GIVEN PROBLEM:
Reproduce the following lines verbatim, with no changes of any kind.

* * *

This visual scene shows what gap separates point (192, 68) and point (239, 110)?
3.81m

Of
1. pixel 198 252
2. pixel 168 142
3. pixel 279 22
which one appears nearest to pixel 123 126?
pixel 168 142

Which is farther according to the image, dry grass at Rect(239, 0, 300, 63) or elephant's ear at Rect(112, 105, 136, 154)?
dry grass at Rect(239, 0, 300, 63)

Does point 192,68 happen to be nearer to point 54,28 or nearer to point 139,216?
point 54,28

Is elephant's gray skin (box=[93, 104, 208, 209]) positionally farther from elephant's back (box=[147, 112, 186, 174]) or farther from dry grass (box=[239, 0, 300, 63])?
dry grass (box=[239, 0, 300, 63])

* * *

ANSWER FOR THIS EXERCISE:
This visual scene shows what gap separates point (192, 68) and point (239, 110)?
3.81m

Of
1. pixel 198 252
2. pixel 168 142
3. pixel 279 22
which one appears nearest to pixel 123 126?
pixel 168 142

Which is farther according to the image, dry grass at Rect(239, 0, 300, 63) or elephant's ear at Rect(112, 105, 136, 154)?
dry grass at Rect(239, 0, 300, 63)

Does point 192,68 happen to be nearer to point 54,28 or nearer to point 139,216?
point 54,28

Is elephant's gray skin (box=[93, 104, 208, 209]) positionally farther from elephant's back (box=[147, 112, 186, 174]) or farther from dry grass (box=[239, 0, 300, 63])?
dry grass (box=[239, 0, 300, 63])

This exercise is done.